Exercise description:
All of the records are to be reproduced exactly.

Exercise data:
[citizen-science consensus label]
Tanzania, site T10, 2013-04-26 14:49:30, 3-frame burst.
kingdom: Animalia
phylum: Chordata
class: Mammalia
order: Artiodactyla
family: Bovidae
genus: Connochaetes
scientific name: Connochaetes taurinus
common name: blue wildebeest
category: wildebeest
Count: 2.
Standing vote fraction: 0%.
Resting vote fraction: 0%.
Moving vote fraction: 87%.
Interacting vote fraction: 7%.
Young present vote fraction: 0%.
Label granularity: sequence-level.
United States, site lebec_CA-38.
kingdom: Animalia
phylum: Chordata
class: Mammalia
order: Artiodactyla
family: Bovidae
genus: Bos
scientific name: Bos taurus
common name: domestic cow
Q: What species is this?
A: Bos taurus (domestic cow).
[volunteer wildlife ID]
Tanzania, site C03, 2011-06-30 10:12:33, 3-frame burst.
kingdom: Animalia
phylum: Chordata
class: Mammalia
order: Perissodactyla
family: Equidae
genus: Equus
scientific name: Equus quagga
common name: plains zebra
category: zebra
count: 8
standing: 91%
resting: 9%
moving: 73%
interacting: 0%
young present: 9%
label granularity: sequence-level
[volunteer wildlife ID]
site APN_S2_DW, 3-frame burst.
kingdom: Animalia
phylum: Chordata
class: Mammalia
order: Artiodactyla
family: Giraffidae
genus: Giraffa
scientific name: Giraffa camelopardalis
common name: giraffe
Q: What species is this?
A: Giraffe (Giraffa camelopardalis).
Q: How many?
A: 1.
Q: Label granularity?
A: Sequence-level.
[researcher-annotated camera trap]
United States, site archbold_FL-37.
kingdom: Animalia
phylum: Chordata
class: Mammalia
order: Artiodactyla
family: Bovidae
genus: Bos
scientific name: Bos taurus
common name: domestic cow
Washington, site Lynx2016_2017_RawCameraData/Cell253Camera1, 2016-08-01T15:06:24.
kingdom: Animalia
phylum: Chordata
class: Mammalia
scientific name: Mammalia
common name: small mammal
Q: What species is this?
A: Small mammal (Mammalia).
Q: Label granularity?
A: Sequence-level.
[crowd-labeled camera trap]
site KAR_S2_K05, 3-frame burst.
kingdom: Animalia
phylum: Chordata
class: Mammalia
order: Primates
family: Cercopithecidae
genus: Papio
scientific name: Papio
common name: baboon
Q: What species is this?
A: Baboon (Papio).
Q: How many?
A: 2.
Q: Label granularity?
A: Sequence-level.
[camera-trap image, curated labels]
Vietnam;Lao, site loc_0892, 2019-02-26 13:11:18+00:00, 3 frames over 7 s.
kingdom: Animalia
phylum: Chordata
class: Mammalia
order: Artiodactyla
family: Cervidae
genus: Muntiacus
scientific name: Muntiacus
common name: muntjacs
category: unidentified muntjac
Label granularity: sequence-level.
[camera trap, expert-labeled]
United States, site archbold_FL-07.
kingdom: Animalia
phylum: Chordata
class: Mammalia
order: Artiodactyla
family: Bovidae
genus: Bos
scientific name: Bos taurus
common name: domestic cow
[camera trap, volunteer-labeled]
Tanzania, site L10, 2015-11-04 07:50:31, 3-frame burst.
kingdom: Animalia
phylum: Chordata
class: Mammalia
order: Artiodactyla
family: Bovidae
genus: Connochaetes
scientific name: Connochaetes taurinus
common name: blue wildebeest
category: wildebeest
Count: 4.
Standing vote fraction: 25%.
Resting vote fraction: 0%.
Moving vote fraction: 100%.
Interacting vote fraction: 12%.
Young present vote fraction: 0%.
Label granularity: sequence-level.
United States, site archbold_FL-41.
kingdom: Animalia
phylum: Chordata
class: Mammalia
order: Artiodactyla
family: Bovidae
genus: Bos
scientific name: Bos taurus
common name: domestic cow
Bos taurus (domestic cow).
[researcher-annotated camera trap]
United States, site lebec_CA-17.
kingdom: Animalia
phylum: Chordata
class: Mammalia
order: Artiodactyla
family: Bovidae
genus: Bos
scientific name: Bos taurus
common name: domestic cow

Task output:
[citizen-science consensus label]
Tanzania, site T10, 2013-04-26 14:49:30, 3-frame burst.
kingdom: Animalia
phylum: Chordata
class: Mammalia
order: Artiodactyla
family: Bovidae
genus: Connochaetes
scientific name: Connochaetes taurinus
common name: blue wildebeest
category: wildebeest
Count: 2.
Standing vote fraction: 0%.
Resting vote fraction: 0%.
Moving vote fraction: 87%.
Interacting vote fraction: 7%.
Young present vote fraction: 0%.
Label granularity: sequence-level.
United States, site lebec_CA-38.
kingdom: Animalia
phylum: Chordata
class: Mammalia
order: Artiodactyla
family: Bovidae
genus: Bos
scientific name: Bos taurus
common name: domestic cow
Q: What species is this?
A: Bos taurus (domestic cow).
[volunteer wildlife ID]
Tanzania, site C03, 2011-06-30 10:12:33, 3-frame burst.
kingdom: Animalia
phylum: Chordata
class: Mammalia
order: Perissodactyla
family: Equidae
genus: Equus
scientific name: Equus quagga
common name: plains zebra
category: zebra
count: 8
standing: 91%
resting: 9%
moving: 73%
interacting: 0%
young present: 9%
label granularity: sequence-level
[volunteer wildlife ID]
site APN_S2_DW, 3-frame burst.
kingdom: Animalia
phylum: Chordata
class: Mammalia
order: Artiodactyla
family: Giraffidae
genus: Giraffa
scientific name: Giraffa camelopardalis
common name: giraffe
Q: What species is this?
A: Giraffe (Giraffa camelopardalis).
Q: How many?
A: 1.
Q: Label granularity?
A: Sequence-level.
[researcher-annotated camera trap]
United States, site archbold_FL-37.
kingdom: Animalia
phylum: Chordata
class: Mammalia
order: Artiodactyla
family: Bovidae
genus: Bos
scientific name: Bos taurus
common name: domestic cow
Washington, site Lynx2016_2017_RawCameraData/Cell253Camera1, 2016-08-01T15:06:24.
kingdom: Animalia
phylum: Chordata
class: Mammalia
scientific name: Mammalia
common name: small mammal
Q: What species is this?
A: Small mammal (Mammalia).
Q: Label granularity?
A: Sequence-level.
[crowd-labeled camera trap]
site KAR_S2_K05, 3-frame burst.
kingdom: Animalia
phylum: Chordata
class: Mammalia
order: Primates
family: Cercopithecidae
genus: Papio
scientific name: Papio
common name: baboon
Q: What species is this?
A: Baboon (Papio).
Q: How many?
A: 2.
Q: Label granularity?
A: Sequence-level.
[camera-trap image, curated labels]
Vietnam;Lao, site loc_0892, 2019-02-26 13:11:18+00:00, 3 frames over 7 s.
kingdom: Animalia
phylum: Chordata
class: Mammalia
order: Artiodactyla
family: Cervidae
genus: Muntiacus
scientific name: Muntiacus
common name: muntjacs
category: unidentified muntjac
Label granularity: sequence-level.
[camera trap, expert-labeled]
United States, site archbold_FL-07.
kingdom: Animalia
phylum: Chordata
class: Mammalia
order: Artiodactyla
family: Bovidae
genus: Bos
scientific name: Bos taurus
common name: domestic cow
[camera trap, volunteer-labeled]
Tanzania, site L10, 2015-11-04 07:50:31, 3-frame burst.
kingdom: Animalia
phylum: Chordata
class: Mammalia
order: Artiodactyla
family: Bovidae
genus: Connochaetes
scientific name: Connochaetes taurinus
common name: blue wildebeest
category: wildebeest
Count: 4.
Standing vote fraction: 25%.
Resting vote fraction: 0%.
Moving vote fraction: 100%.
Interacting vote fraction: 12%.
Young present vote fraction: 0%.
Label granularity: sequence-level.
United States, site archbold_FL-41.
kingdom: Animalia
phylum: Chordata
class: Mammalia
order: Artiodactyla
family: Bovidae
genus: Bos
scientific name: Bos taurus
common name: domestic cow
Bos taurus (domestic cow).
[researcher-annotated camera trap]
United States, site lebec_CA-17.
kingdom: Animalia
phylum: Chordata
class: Mammalia
order: Artiodactyla
family: Bovidae
genus: Bos
scientific name: Bos taurus
common name: domestic cow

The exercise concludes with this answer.